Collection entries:

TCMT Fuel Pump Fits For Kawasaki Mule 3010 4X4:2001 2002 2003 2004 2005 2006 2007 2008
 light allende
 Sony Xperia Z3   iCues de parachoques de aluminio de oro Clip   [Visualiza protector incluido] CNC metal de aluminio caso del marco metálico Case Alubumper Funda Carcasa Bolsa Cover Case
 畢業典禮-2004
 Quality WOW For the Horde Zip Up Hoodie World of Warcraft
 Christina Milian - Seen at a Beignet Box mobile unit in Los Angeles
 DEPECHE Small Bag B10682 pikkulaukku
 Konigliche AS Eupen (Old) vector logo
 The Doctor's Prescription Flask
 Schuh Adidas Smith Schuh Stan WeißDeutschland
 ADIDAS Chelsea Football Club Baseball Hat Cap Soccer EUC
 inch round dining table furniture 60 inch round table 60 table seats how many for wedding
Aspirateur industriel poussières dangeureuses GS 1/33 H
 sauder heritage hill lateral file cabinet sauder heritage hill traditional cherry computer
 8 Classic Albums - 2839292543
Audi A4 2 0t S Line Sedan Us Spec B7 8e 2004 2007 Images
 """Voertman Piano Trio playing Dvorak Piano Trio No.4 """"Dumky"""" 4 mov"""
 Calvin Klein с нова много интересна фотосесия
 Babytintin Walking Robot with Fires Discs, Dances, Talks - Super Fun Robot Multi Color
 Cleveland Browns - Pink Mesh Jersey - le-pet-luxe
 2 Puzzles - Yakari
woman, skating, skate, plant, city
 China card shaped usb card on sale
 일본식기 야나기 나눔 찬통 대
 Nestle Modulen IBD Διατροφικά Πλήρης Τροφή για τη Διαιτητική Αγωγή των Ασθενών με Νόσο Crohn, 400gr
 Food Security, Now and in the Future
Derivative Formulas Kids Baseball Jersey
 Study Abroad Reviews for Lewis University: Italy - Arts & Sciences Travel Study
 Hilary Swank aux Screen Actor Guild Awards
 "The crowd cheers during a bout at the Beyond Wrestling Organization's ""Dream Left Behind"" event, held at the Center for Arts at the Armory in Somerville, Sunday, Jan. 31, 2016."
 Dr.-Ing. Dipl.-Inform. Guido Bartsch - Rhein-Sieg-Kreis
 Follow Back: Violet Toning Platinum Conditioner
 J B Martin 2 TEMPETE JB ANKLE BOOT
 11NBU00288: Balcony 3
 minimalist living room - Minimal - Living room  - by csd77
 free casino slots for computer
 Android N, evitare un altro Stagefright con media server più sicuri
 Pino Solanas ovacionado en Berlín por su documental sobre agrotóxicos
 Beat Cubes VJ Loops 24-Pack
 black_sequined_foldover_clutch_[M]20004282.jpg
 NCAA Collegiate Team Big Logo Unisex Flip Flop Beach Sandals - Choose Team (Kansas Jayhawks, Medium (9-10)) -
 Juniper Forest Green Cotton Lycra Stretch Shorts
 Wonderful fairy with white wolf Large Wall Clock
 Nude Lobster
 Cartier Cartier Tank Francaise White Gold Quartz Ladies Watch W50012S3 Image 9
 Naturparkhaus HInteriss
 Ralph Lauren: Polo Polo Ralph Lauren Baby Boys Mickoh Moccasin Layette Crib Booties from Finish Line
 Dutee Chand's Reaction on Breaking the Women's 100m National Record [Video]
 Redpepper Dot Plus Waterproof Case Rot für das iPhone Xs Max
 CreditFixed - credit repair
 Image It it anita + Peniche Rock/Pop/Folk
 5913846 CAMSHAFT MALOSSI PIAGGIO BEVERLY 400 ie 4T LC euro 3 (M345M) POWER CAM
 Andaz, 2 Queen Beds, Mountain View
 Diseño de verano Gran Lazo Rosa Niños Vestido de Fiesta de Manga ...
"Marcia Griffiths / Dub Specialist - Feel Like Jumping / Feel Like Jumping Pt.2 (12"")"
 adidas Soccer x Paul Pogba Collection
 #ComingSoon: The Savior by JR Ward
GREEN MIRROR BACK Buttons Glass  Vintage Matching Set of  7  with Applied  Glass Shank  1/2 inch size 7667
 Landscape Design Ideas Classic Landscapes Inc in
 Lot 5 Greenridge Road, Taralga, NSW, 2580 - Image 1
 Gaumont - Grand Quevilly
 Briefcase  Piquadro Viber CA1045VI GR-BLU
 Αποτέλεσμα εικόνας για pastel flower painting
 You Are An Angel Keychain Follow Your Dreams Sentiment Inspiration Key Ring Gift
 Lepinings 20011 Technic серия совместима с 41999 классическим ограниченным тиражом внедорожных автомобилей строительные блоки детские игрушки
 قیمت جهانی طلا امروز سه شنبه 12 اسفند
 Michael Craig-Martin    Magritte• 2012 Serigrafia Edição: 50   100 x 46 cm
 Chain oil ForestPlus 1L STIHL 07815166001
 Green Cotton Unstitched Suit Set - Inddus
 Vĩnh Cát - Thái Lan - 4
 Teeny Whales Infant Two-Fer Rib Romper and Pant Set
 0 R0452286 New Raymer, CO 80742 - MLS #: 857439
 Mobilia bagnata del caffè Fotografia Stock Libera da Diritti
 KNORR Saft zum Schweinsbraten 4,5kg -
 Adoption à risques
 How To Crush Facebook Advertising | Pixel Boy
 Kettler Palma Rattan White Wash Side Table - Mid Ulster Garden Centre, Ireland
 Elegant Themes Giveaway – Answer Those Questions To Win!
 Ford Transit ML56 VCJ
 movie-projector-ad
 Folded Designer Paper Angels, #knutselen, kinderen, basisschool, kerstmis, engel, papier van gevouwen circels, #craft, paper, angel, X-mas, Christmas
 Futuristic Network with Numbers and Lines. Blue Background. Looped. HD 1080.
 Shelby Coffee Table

### Exercise directions
Copy each line above exactly as it stands.

### Answer below
TCMT Fuel Pump Fits For Kawasaki Mule 3010 4X4:2001 2002 2003 2004 2005 2006 2007 2008
 light allende
 Sony Xperia Z3   iCues de parachoques de aluminio de oro Clip   [Visualiza protector incluido] CNC metal de aluminio caso del marco metálico Case Alubumper Funda Carcasa Bolsa Cover Case
 畢業典禮-2004
 Quality WOW For the Horde Zip Up Hoodie World of Warcraft
 Christina Milian - Seen at a Beignet Box mobile unit in Los Angeles
 DEPECHE Small Bag B10682 pikkulaukku
 Konigliche AS Eupen (Old) vector logo
 The Doctor's Prescription Flask
 Schuh Adidas Smith Schuh Stan WeißDeutschland
 ADIDAS Chelsea Football Club Baseball Hat Cap Soccer EUC
 inch round dining table furniture 60 inch round table 60 table seats how many for wedding
Aspirateur industriel poussières dangeureuses GS 1/33 H
 sauder heritage hill lateral file cabinet sauder heritage hill traditional cherry computer
 8 Classic Albums - 2839292543
Audi A4 2 0t S Line Sedan Us Spec B7 8e 2004 2007 Images
 """Voertman Piano Trio playing Dvorak Piano Trio No.4 """"Dumky"""" 4 mov"""
 Calvin Klein с нова много интересна фотосесия
 Babytintin Walking Robot with Fires Discs, Dances, Talks - Super Fun Robot Multi Color
 Cleveland Browns - Pink Mesh Jersey - le-pet-luxe
 2 Puzzles - Yakari
woman, skating, skate, plant, city
 China card shaped usb card on sale
 일본식기 야나기 나눔 찬통 대
 Nestle Modulen IBD Διατροφικά Πλήρης Τροφή για τη Διαιτητική Αγωγή των Ασθενών με Νόσο Crohn, 400gr
 Food Security, Now and in the Future
Derivative Formulas Kids Baseball Jersey
 Study Abroad Reviews for Lewis University: Italy - Arts & Sciences Travel Study
 Hilary Swank aux Screen Actor Guild Awards
 "The crowd cheers during a bout at the Beyond Wrestling Organization's ""Dream Left Behind"" event, held at the Center for Arts at the Armory in Somerville, Sunday, Jan. 31, 2016."
 Dr.-Ing. Dipl.-Inform. Guido Bartsch - Rhein-Sieg-Kreis
 Follow Back: Violet Toning Platinum Conditioner
 J B Martin 2 TEMPETE JB ANKLE BOOT
 11NBU00288: Balcony 3
 minimalist living room - Minimal - Living room  - by csd77
 free casino slots for computer
 Android N, evitare un altro Stagefright con media server più sicuri
 Pino Solanas ovacionado en Berlín por su documental sobre agrotóxicos
 Beat Cubes VJ Loops 24-Pack
 black_sequined_foldover_clutch_[M]20004282.jpg
 NCAA Collegiate Team Big Logo Unisex Flip Flop Beach Sandals - Choose Team (Kansas Jayhawks, Medium (9-10)) -
 Juniper Forest Green Cotton Lycra Stretch Shorts
 Wonderful fairy with white wolf Large Wall Clock
 Nude Lobster
 Cartier Cartier Tank Francaise White Gold Quartz Ladies Watch W50012S3 Image 9
 Naturparkhaus HInteriss
 Ralph Lauren: Polo Polo Ralph Lauren Baby Boys Mickoh Moccasin Layette Crib Booties from Finish Line
 Dutee Chand's Reaction on Breaking the Women's 100m National Record [Video]
 Redpepper Dot Plus Waterproof Case Rot für das iPhone Xs Max
 CreditFixed - credit repair
 Image It it anita + Peniche Rock/Pop/Folk
 5913846 CAMSHAFT MALOSSI PIAGGIO BEVERLY 400 ie 4T LC euro 3 (M345M) POWER CAM
 Andaz, 2 Queen Beds, Mountain View
 Diseño de verano Gran Lazo Rosa Niños Vestido de Fiesta de Manga ...
"Marcia Griffiths / Dub Specialist - Feel Like Jumping / Feel Like Jumping Pt.2 (12"")"
 adidas Soccer x Paul Pogba Collection
 #ComingSoon: The Savior by JR Ward
GREEN MIRROR BACK Buttons Glass  Vintage Matching Set of  7  with Applied  Glass Shank  1/2 inch size 7667
 Landscape Design Ideas Classic Landscapes Inc in
 Lot 5 Greenridge Road, Taralga, NSW, 2580 - Image 1
 Gaumont - Grand Quevilly
 Briefcase  Piquadro Viber CA1045VI GR-BLU
 Αποτέλεσμα εικόνας για pastel flower painting
 You Are An Angel Keychain Follow Your Dreams Sentiment Inspiration Key Ring Gift
 Lepinings 20011 Technic серия совместима с 41999 классическим ограниченным тиражом внедорожных автомобилей строительные блоки детские игрушки
 قیمت جهانی طلا امروز سه شنبه 12 اسفند
 Michael Craig-Martin    Magritte• 2012 Serigrafia Edição: 50   100 x 46 cm
 Chain oil ForestPlus 1L STIHL 07815166001
 Green Cotton Unstitched Suit Set - Inddus
 Vĩnh Cát - Thái Lan - 4
 Teeny Whales Infant Two-Fer Rib Romper and Pant Set
 0 R0452286 New Raymer, CO 80742 - MLS #: 857439
 Mobilia bagnata del caffè Fotografia Stock Libera da Diritti
 KNORR Saft zum Schweinsbraten 4,5kg -
 Adoption à risques
 How To Crush Facebook Advertising | Pixel Boy
 Kettler Palma Rattan White Wash Side Table - Mid Ulster Garden Centre, Ireland
 Elegant Themes Giveaway – Answer Those Questions To Win!
 Ford Transit ML56 VCJ
 movie-projector-ad
 Folded Designer Paper Angels, #knutselen, kinderen, basisschool, kerstmis, engel, papier van gevouwen circels, #craft, paper, angel, X-mas, Christmas
 Futuristic Network with Numbers and Lines. Blue Background. Looped. HD 1080.
 Shelby Coffee Table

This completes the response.